The research, published in the journal Plasma Sources Science and Technology, shows that the pressure and
temperature ranges in the Martian atmosphere mean non-thermal plasma can be used to produce oxygen efficiently. “Sending a manned mission to Mars is one of the next major steps in our exploration of space. Creating a breathable
environment, however, is a substantial challenge,” said Vasco Guerra, from the University of Lisbon in Portugal.
“Plasma reforming of CO2 on Earth is a growing field of research, prompted by the problems of climate change and
production of solar fuels,” said Guerra. “Low temperature plasmas are one of the best media for CO2 decomposition – the split-up of the molecule into oxygen and carbon monoxide – both by direct electron impact, and by transferring electron energy into vibrational excitation,” he said.
Mars has excellent conditions for In-Situ Resource Utilisation (ISRU) by plasma. As well as its CO2 atmosphere, the cold surrounding atmosphere may induce a stronger vibrational effect than that achievable on Earth. The low atmospheric temperature also works to slow the reaction, giving additional time for the separation of molecules.
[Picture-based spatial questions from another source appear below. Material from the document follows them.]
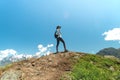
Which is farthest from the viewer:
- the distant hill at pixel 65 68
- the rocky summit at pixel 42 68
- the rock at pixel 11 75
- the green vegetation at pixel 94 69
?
the rock at pixel 11 75

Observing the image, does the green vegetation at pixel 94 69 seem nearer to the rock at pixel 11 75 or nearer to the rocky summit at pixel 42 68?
the rocky summit at pixel 42 68

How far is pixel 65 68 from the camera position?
30.7 m

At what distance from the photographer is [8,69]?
1252 inches

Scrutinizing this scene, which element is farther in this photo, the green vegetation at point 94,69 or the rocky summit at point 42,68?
the rocky summit at point 42,68

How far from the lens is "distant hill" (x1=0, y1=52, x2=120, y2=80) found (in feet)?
94.0

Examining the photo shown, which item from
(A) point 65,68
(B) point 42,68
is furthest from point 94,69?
(B) point 42,68

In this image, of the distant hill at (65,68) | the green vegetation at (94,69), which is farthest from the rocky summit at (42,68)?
the green vegetation at (94,69)

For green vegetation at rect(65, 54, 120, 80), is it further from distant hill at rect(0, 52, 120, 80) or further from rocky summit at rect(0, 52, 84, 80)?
rocky summit at rect(0, 52, 84, 80)

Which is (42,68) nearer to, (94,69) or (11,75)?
(11,75)

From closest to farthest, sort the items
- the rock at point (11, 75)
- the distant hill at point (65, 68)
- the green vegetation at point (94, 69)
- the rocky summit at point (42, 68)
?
the green vegetation at point (94, 69)
the distant hill at point (65, 68)
the rocky summit at point (42, 68)
the rock at point (11, 75)

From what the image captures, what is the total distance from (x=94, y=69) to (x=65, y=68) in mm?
2926

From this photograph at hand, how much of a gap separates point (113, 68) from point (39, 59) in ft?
27.2

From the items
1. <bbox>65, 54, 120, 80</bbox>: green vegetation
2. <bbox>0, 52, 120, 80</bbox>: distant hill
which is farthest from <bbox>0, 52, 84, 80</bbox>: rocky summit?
<bbox>65, 54, 120, 80</bbox>: green vegetation

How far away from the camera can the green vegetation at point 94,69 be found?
91.2 feet
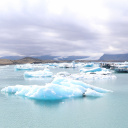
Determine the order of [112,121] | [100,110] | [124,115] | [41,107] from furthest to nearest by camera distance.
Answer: [41,107]
[100,110]
[124,115]
[112,121]

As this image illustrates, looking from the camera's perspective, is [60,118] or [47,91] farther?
[47,91]

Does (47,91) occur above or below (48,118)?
above

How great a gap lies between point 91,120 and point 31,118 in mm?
2709

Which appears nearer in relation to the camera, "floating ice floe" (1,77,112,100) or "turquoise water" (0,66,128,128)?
"turquoise water" (0,66,128,128)

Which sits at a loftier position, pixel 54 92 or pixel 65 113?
pixel 54 92

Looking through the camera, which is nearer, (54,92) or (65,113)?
(65,113)

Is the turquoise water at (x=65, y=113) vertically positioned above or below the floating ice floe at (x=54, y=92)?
below

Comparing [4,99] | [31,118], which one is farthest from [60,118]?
[4,99]

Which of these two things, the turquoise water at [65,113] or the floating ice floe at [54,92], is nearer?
the turquoise water at [65,113]

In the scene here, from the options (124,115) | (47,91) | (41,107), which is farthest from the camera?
(47,91)

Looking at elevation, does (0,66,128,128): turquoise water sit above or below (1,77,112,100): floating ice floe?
below

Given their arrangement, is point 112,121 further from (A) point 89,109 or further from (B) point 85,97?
(B) point 85,97

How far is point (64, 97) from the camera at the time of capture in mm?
12266

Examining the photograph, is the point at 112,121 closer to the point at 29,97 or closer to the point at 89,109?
the point at 89,109
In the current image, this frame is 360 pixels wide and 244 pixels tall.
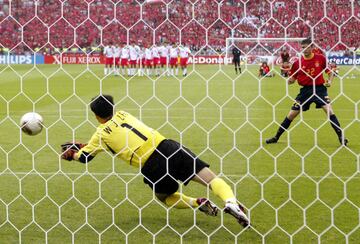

“The low temperature plasma decomposition method offers a twofold solution for a manned mission to Mars. Not only would it provide a stable, reliable supply of oxygen, but as source of fuel as well, as carbon monoxide has been proposed as to be used as a propellant mixture in rocket vehicles,” said Guerra.
“This ISRU approach could help significantly simplify the logistics of a mission to Mars. It would allow for increased self-sufficiency, reduce the risks to the crew, and reduce costs by requiring fewer vehicles to carry out the mission,” he said.